Your task is to extract the lines from the one holding "By what distance" through the end of the material. Set them down exactly and add nothing.

━━ MATERIAL SUPPLIED

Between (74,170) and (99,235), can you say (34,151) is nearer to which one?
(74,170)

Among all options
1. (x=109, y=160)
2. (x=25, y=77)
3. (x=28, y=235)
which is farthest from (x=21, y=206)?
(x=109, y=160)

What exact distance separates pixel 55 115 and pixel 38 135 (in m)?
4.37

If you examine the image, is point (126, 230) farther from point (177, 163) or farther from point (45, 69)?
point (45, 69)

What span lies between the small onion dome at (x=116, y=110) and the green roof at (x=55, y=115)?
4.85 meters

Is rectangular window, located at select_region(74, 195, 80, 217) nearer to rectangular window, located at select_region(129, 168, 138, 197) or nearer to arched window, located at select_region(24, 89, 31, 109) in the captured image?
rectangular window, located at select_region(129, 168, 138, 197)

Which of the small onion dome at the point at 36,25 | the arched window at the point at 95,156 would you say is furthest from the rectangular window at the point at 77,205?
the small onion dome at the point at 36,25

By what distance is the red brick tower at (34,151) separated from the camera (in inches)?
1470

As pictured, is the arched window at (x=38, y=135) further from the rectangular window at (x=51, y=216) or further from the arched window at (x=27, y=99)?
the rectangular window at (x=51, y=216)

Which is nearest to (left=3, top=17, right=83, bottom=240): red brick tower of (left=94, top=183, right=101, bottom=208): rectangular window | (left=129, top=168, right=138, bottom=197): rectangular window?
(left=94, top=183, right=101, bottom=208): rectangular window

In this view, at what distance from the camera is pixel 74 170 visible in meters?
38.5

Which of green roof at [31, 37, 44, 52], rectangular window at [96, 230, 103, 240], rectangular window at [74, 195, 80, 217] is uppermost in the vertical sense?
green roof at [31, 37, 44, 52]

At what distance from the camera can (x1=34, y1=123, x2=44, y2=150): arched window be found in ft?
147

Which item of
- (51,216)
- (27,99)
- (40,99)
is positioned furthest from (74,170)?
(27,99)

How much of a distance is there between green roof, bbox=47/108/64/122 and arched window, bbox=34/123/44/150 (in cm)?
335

━━━━

**CORRECT OUTPUT**:
By what distance is the red brick tower at (34,151) separated from the camera (in inches)?
1470

As pictured, is the arched window at (x=38, y=135) further from the rectangular window at (x=51, y=216) or further from the arched window at (x=27, y=99)?
the rectangular window at (x=51, y=216)

Which is nearest to (left=3, top=17, right=83, bottom=240): red brick tower of (left=94, top=183, right=101, bottom=208): rectangular window | (left=129, top=168, right=138, bottom=197): rectangular window?
(left=94, top=183, right=101, bottom=208): rectangular window

In this view, at what distance from the camera is pixel 74 170 visible in meters?
38.5

Which of green roof at [31, 37, 44, 52], rectangular window at [96, 230, 103, 240], rectangular window at [74, 195, 80, 217] is uppermost in the vertical sense?
green roof at [31, 37, 44, 52]

At what distance from the camera can (x1=34, y1=123, x2=44, y2=150): arched window be found in ft?
147

Which item of
- (51,216)
- (27,99)
- (40,99)
is positioned furthest from (74,170)?
(27,99)

How much of a distance is there between green roof, bbox=47/108/64/122 and arched window, bbox=34/123/44/150 (in cm)?
335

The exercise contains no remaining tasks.